Le litige sur le système d'incitations
L'une des sources de revenus les plus importantes de Mekorot provient des investissements en capital, financés par l'émission d'obligations. Auparavant, l'Autorité de l'eau compensait ces coûts au taux d'intérêt des obligations majoré de 4,8 %. Le régulateur souhaite désormais réduire ce supplément pour favoriser l'entretien, l'exploitation et le conseil à l'international.
L'Autorité de l'eau soutient qu'il n'est pas logique de considérer Mekorot comme une société cotée cherchant le profit. En tant qu'entité réglementée, ses revenus sont fixés par le régulateur, et l'Autorité estime que les dépréciations comptables n'ont pas d'impact réel sur les activités de l'entreprise. Elle affirme que la réglementation actuelle améliore la trésorerie et garantit la couverture de la dette.
Le conseil d'administration de Mekorot réexamine actuellement son plan d'investissement pluriannuel face à ces contraintes. L'Autorité de l'eau a répliqué en déclarant que le non-respect d'au moins 95 % du plan de développement du secteur de l'eau entraînerait une réduction de 7 % de la reconnaissance des coûts de l'entreprise.

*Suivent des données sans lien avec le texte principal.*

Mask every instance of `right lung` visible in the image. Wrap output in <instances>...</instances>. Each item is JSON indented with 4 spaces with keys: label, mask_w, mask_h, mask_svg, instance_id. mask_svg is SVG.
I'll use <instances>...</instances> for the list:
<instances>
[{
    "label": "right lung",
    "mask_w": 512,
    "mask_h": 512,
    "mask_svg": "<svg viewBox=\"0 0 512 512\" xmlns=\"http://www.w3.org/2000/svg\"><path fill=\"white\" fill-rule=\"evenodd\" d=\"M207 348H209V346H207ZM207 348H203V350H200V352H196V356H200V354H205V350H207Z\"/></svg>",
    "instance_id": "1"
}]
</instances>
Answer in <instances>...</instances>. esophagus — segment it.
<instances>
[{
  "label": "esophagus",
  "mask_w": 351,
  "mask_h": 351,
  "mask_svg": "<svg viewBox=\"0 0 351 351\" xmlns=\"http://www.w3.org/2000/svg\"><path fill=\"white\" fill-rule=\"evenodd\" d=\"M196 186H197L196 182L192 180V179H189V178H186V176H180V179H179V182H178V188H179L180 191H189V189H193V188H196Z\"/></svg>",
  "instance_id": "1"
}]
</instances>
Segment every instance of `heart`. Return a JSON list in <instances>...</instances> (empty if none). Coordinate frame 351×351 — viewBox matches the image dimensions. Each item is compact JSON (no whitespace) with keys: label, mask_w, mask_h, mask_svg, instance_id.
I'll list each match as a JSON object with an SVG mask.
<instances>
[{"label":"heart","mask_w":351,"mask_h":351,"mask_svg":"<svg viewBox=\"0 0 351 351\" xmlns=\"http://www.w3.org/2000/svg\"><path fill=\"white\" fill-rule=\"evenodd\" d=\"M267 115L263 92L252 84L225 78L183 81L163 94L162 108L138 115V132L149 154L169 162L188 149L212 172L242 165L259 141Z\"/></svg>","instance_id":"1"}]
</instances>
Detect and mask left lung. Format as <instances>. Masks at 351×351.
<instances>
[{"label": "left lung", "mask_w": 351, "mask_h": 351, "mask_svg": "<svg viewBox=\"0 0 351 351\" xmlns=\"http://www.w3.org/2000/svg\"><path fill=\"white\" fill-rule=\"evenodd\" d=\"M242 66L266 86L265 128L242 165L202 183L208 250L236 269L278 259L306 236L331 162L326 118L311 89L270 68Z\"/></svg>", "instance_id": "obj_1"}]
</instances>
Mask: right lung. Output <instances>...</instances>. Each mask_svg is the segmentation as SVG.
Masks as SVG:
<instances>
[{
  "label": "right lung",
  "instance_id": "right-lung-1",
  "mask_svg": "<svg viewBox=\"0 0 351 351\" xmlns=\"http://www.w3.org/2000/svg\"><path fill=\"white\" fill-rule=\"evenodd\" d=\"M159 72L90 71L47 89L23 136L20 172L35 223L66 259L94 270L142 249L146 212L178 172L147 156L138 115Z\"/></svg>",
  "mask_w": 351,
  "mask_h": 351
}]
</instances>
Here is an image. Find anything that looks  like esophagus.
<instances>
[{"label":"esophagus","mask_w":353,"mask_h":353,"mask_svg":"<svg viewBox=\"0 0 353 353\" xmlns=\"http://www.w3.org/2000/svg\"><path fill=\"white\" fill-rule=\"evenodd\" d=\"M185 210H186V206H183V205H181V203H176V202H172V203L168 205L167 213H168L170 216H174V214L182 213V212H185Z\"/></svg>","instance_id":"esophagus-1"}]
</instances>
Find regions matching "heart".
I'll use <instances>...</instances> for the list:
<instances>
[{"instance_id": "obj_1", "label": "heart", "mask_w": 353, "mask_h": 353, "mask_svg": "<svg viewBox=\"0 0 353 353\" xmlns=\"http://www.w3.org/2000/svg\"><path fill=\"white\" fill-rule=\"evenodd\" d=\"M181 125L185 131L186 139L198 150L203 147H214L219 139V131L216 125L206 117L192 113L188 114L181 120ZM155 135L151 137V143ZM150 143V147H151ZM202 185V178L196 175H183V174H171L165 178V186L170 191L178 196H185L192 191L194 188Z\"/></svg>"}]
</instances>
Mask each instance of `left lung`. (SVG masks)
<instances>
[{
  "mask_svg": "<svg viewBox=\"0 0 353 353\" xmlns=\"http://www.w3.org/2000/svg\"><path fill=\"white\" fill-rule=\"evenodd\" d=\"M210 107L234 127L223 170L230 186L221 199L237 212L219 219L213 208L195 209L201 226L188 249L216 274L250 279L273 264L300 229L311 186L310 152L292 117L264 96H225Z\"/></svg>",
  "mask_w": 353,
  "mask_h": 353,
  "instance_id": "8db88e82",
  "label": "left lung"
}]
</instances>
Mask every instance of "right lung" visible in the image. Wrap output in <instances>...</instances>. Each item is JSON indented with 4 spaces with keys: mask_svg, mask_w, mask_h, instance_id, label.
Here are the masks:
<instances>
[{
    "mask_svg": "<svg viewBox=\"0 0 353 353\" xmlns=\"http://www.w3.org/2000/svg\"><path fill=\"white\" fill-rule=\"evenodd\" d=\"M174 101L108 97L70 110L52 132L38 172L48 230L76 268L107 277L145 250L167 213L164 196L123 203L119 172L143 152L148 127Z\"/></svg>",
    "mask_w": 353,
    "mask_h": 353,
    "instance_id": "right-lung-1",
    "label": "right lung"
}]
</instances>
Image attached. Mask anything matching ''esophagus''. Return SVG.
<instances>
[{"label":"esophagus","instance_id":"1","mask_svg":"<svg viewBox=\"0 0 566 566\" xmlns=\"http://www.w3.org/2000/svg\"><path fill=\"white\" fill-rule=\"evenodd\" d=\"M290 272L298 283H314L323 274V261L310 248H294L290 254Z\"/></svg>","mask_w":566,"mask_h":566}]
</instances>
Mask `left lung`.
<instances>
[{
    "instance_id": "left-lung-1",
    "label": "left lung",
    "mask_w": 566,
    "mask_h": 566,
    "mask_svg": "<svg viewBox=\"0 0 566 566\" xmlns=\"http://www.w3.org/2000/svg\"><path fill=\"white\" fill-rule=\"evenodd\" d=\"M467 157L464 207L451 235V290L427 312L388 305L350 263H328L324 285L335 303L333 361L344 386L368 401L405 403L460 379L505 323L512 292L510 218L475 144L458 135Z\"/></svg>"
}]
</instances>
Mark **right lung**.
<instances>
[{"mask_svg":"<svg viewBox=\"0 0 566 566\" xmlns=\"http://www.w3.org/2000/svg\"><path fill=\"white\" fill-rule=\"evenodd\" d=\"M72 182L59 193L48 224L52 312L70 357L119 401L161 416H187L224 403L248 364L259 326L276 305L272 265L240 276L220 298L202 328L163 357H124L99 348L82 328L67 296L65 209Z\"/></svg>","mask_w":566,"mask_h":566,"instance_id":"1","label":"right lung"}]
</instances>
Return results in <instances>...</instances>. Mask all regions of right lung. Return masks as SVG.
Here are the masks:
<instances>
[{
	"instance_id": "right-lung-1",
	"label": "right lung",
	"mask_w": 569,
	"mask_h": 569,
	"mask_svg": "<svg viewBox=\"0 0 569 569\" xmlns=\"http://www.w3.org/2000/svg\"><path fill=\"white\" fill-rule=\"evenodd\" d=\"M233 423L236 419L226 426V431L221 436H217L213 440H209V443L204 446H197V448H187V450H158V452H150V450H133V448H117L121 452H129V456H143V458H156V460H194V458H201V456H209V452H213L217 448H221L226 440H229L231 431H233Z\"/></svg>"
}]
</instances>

Dans une lettre envoyée aujourd'hui, le directeur adjoint de l'Autorité des sociétés gouvernementales, Roi Yaniv Adri, a qualifié cette menace d'« insulte à l'injure », soulignant que l'entreprise est déjà confrontée à une situation financière complexe, marquée par un flux de trésorerie négatif et un déficit de fonds de roulement.
« Un dilemme de gestion impossible »
Adri a souligné que l'Autorité des sociétés gouvernementales considère les actions de l'Autorité de l'eau comme une tentative d'ingérence dans la gouvernance d'entreprise et une pression sur le conseil d'administration. De telles sanctions placent le conseil devant un dilemme impossible : adapter les investissements à la trésorerie au risque de sanctions, ou continuer à investir malgré les indicateurs financiers, au risque d'un surendettement.
Selon les rapports financiers du deuxième trimestre 2026, le bénéfice net de Mekorot a atteint 243 millions de shekels (contre 62 millions au même trimestre l'an dernier), mais le nouveau système réglementaire a érodé 83 millions de shekels d'actifs. Le bénéfice net du premier semestre s'élève à 110 millions de shekels, contre 244 millions pour la même période en 2025.